“A classe eclesiástica não significa a realização de uma crença; é ainda uma multidão de desocupados que querem viver à custa do Estado. A vida militar não é uma carreira, como se compreendia outrora, é uma ociosidade organizada por conta do Estado. Os proprietários procuram viver à custa do Estado vindo ser deputados a 2$500 réis por dia. A própria indústria faz-se proteccionar pelo Estado e trabalha sobretudo em vista do Estado. A imprensa até certo ponto vive também do Estado. A ciência depende do Estado. O Estado é a esperança das famílias pobres, e das casas arruinadas; é a ocupação natural das mediocridades; é o usufruto da burguesia. Ora como o Estado, pobre, paga tão pobremente que ninguém se pode libertar da sua tutela para ir para a indústria ou para o comércio, esta situação perpetua-se de pais a filhos como uma fatalidade”.
Eça de Queirós
Ler uma página intensa de escrita é como sentir-se a escalar um muro alto, cavalgar um obstáculo, galgar uma muralha antiga e depois seguir as palavras despenhando-se, nem sempre ordenadas no espaço, no tempo, mas sempre precipitando-se com fragor, troando, rolando umas atrás das outras, algumas pisando, magoando, matando, ou simplesmente correndo mais leves, amortecidas pela grama, suaves compondo um desenho novo.
Tudo parece actual porque a história se repete e os homens não aprendem. Falam da liberdade mas não se libertam das amarras com medo de afrontar o oceano, continuam Velhos do Restelo, quiçá sonhando as navegações dos outros, mas incapazes de darem as mãos e entrarem juntos no barco. E os poucos que partem, já não querem regressar, receosos das areias movediças que ladeiam os rios da sua pátria.
Dos que deixaram longe a força da mocidade caminhando frontal e temerária, segura dos seus passos, palmilhando a areia sem temor das dunas, contornando as árvores na floresta insegura, ou civilizadamente cruzando os ares e os mares ou os caminhos de asfalto, pisando, rasgando, conspurcando, poluindo, a sabedoria da idade adulta moderou os excessos, cientes já da insegurança subjacente em cada passo, cada encruzilhada, cientes das dificuldades na construção das pontes, cientes da impossibilidade do regresso à casa paterna.
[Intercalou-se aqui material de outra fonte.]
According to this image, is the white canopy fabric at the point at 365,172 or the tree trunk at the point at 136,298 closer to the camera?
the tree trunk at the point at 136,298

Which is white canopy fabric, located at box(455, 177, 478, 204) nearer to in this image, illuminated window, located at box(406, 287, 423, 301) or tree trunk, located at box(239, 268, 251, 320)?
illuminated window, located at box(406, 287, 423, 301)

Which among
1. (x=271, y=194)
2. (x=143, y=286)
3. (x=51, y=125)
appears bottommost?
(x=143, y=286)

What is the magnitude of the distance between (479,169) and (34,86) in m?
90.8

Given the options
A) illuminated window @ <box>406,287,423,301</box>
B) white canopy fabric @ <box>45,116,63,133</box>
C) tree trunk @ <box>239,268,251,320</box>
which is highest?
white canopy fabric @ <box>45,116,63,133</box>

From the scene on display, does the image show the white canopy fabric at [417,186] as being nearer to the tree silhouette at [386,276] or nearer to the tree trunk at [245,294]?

Já deles os cabelos perdem a cor, a suavidade do toque, ou simplesmente deixam de estar. A pele escurece juncada de manchas, de estrias, as veias crescendo através dela, os ossos alterando o molde perfeito inicial. Nem há como fugir a isto, salvo adoçar o tom e o gesto, encher-se de cor e de música, manter o brilho do olhar, carregar-se do espanto da infância. Resta-lhes a hora final e, à boca da urna, deixar então o voto expresso.
Matar só porque (e quando) se tem fome.
5 comentários:
..."porque a história se repete" -a segunda vez como comédia , se não mesmo tragédia...
admirável texto. o teu ...
beijos
Uma bela análise do passar do tempo e da proximidade da morte. Muita dignidade nas suas palavras e na velhice que sempre vem, e nos chicoteia o corpo e a alma.
O negócio é lutar pra manter o olhar genuíno e os sonhos de pé.
Beijo.
"...quiçá sonhando as navegações dos outros, mas incapazes de darem as mãos e entrarem juntos no barco."
de vez enquanto, até, se ver mãos dadas; mas há ironia nos corações.
Sobre as palavras de Eça, entendo que quanto mais forte for o Estado maior dependência teremos.
Abraços com afeto singelo.
...palavras troando, rolando,
memória colossal caindo no presente,a nossos pés, sob a nossa consciência, nu alarde de semelhanças com esta nossa magoada hora.
A história não se repete, mas os homens sim, refazem-na sempre e cada vez mais deformada.
Os emigrantes também podem ser
desertores: cospem o tijolo português e vão carregar em França a lama que o diano amassou.
Na escola andam preocupados com
a educação sexual, mas nunca
ensinam os jovens que formas
de associativismo lhes poderia
minorar a escravatura moderna.
O desespero que os poderosos geram
à sua volta só se combate pela
desalienação, mesmo que o futebol
forneça a catarse e a Igreja as
liturgias do obscurantismo.
O tiro mortal daquele cacique
primata, numa mesa de voto, ainda
se reinventa nos meus ouvidos.
Era só raiva, vontade de submeter os outros, não era desespero nem
fome.
Parabéns professora, por seu dia, por ser professora.